> [PROBLEM DETAILS]
Transcribe only the part of the listing below that begins at the line containing "How far is point (81, 126)" and runs to its final line, keeping both ends.

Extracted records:
___

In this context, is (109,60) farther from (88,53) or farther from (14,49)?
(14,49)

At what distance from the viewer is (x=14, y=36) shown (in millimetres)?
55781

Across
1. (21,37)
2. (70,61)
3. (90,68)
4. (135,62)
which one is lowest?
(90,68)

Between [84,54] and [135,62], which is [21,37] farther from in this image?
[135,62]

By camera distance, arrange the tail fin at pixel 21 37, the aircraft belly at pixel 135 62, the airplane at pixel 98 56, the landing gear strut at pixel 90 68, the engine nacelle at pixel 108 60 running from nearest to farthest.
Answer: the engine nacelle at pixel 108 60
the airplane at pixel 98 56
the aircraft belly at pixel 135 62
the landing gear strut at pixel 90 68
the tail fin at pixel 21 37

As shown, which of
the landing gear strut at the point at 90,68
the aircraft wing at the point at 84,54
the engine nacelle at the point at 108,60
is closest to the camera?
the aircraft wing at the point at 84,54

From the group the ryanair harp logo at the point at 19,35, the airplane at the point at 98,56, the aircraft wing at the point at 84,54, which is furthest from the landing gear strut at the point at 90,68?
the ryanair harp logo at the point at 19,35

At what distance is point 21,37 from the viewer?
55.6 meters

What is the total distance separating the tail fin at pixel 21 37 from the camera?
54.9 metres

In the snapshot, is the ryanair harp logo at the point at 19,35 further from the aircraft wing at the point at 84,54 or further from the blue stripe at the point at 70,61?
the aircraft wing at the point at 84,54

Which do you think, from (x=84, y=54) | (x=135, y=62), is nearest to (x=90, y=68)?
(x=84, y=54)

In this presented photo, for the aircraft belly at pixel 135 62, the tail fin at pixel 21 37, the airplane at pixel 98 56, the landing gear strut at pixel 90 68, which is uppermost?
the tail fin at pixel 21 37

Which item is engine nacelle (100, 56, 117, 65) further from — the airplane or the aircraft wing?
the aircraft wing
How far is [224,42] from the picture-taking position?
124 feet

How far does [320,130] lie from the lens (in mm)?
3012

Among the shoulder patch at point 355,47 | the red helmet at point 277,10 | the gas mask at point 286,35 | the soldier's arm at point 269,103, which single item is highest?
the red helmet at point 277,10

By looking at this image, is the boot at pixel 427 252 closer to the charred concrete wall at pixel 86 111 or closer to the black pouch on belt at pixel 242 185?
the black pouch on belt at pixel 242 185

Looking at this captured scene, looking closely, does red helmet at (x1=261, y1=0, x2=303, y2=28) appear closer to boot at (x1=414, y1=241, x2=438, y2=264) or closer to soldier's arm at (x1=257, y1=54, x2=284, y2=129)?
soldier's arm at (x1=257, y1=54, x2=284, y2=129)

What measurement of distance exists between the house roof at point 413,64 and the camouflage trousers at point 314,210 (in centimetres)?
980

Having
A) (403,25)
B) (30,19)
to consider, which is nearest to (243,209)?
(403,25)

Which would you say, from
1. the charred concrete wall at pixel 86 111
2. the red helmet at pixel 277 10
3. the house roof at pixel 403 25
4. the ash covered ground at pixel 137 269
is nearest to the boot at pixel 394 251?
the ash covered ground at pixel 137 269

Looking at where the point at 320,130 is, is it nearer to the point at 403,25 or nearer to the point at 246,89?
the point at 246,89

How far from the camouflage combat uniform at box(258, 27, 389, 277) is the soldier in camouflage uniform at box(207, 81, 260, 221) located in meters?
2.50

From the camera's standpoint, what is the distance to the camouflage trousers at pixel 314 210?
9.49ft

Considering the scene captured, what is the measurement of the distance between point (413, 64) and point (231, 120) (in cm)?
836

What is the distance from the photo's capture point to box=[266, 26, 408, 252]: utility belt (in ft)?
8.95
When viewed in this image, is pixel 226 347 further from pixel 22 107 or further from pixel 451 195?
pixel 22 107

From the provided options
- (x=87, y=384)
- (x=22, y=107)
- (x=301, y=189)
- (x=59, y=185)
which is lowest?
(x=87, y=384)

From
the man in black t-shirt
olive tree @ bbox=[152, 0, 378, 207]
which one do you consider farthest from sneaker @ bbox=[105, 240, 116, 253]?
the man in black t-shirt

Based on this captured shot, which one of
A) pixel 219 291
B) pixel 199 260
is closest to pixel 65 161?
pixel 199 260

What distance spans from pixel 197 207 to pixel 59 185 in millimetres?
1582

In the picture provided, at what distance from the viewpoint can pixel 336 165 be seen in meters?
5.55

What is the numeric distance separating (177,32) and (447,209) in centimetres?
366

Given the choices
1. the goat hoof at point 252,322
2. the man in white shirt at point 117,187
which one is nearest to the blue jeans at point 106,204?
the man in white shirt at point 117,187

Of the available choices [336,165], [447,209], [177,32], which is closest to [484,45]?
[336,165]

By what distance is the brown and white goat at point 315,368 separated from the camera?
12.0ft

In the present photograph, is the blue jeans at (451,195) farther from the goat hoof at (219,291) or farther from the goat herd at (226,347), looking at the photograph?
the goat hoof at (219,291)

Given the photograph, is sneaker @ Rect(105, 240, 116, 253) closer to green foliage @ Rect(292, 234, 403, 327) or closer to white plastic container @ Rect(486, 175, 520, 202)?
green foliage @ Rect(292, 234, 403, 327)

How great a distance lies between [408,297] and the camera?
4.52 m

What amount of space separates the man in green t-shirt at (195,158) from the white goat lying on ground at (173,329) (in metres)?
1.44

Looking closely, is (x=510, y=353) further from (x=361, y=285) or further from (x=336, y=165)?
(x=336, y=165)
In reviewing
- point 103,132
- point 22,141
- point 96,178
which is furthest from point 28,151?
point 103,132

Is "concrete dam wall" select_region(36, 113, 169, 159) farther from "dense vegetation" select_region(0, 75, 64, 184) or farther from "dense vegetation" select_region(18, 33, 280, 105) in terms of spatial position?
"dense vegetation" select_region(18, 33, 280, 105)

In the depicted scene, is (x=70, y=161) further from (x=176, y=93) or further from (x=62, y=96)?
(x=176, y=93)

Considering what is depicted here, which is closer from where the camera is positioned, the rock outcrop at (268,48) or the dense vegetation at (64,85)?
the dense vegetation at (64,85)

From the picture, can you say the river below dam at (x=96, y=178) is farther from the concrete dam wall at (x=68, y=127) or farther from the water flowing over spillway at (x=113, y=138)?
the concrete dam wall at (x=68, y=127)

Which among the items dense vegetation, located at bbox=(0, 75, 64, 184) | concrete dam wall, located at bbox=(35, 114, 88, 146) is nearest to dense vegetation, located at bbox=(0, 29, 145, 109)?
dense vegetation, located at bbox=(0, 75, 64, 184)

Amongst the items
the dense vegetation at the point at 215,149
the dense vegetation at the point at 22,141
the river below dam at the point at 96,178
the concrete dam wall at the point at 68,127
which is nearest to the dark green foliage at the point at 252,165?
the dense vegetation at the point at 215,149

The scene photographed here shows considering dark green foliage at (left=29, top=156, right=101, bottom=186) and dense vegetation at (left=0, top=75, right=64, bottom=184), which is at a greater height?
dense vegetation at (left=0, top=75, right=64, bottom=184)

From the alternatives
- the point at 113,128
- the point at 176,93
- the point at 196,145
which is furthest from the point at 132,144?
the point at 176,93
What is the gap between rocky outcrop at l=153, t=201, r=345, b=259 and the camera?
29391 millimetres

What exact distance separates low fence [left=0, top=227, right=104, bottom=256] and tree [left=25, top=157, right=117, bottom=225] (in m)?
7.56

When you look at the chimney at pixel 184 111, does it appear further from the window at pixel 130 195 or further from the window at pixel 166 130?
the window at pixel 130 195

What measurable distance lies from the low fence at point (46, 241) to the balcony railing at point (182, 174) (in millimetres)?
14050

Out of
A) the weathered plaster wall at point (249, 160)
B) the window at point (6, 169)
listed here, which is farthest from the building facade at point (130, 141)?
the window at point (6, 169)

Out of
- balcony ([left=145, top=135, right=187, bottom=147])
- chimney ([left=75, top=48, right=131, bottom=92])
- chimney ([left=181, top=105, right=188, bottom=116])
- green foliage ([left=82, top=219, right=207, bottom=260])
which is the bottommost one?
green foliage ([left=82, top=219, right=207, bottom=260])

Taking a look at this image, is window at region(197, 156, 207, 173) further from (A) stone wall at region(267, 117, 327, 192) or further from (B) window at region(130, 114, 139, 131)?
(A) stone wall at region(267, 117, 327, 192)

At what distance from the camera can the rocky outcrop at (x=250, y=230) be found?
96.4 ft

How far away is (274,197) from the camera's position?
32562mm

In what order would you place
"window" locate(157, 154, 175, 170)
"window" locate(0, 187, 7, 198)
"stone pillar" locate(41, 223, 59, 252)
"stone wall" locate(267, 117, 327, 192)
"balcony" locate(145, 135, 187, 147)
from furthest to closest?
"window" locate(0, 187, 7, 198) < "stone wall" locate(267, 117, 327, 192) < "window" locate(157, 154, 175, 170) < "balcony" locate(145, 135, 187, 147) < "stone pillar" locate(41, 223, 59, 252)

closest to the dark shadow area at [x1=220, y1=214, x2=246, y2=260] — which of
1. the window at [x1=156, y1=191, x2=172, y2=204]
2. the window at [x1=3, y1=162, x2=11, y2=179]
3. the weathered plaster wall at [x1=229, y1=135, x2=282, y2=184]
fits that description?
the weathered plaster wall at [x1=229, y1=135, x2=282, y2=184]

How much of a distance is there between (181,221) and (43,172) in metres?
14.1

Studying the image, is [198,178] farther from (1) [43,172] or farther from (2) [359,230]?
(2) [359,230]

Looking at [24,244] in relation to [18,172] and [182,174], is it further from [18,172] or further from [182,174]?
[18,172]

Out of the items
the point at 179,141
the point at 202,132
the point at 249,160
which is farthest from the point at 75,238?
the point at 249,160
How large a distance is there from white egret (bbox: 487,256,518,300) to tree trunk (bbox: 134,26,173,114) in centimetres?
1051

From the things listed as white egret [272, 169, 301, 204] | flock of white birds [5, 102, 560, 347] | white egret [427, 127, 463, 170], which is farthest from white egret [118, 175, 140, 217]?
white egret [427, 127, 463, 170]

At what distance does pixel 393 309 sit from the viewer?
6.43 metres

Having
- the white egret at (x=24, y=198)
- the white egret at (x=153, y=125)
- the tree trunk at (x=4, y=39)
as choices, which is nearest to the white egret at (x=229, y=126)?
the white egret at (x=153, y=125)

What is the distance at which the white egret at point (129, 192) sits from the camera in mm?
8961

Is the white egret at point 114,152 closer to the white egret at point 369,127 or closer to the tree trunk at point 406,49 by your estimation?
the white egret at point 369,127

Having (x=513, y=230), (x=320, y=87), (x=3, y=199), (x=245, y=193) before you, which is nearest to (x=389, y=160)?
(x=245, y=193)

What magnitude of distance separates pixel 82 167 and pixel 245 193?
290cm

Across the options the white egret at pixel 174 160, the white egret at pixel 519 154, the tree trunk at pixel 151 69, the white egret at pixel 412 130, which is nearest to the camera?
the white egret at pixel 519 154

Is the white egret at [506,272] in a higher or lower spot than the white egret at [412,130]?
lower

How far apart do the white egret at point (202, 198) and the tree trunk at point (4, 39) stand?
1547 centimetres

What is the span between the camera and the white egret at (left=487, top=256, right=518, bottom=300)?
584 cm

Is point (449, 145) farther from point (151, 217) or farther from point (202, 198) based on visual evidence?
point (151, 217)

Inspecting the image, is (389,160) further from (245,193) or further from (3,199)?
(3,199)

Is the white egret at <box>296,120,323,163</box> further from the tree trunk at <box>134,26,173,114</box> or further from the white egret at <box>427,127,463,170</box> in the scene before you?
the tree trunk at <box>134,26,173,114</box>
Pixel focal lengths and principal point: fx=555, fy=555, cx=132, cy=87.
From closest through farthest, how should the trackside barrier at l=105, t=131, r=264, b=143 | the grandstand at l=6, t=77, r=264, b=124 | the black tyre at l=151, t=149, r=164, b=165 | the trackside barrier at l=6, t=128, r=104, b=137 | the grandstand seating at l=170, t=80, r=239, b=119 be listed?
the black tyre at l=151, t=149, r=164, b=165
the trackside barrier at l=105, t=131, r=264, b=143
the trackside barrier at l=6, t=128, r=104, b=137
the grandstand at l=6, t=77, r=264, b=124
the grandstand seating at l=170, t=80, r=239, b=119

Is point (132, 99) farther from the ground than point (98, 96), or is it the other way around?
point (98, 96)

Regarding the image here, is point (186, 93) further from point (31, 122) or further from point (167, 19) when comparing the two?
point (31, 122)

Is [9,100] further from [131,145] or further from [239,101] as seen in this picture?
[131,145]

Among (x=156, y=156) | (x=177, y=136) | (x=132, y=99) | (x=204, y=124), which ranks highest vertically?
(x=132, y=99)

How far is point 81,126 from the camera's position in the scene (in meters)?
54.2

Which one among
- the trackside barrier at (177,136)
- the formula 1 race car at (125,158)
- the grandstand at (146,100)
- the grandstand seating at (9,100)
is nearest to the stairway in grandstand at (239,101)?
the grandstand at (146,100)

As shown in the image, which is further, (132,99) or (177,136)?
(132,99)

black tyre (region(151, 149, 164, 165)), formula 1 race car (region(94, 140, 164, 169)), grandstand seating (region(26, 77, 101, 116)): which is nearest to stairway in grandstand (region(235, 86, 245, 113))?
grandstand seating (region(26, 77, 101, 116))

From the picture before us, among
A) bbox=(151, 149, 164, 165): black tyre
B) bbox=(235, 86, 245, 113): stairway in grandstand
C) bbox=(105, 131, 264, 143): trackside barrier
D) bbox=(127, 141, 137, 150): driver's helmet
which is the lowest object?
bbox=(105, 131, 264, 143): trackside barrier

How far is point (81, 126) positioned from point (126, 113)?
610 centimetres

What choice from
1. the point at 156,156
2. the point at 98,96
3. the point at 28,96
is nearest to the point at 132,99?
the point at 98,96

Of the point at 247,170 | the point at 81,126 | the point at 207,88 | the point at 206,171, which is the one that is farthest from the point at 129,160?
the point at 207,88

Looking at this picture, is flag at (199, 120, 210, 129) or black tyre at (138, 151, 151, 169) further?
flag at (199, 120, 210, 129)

___

> [FINISHED ANSWER]
How far is point (81, 126) positioned from point (126, 113)?
610 centimetres

What choice from
1. the point at 156,156
2. the point at 98,96
3. the point at 28,96
is nearest to the point at 132,99?
the point at 98,96

Of the point at 247,170 | the point at 81,126 | the point at 207,88 | the point at 206,171, which is the one that is farthest from the point at 129,160?
the point at 207,88

Looking at this picture, is flag at (199, 120, 210, 129) or black tyre at (138, 151, 151, 169) further?
flag at (199, 120, 210, 129)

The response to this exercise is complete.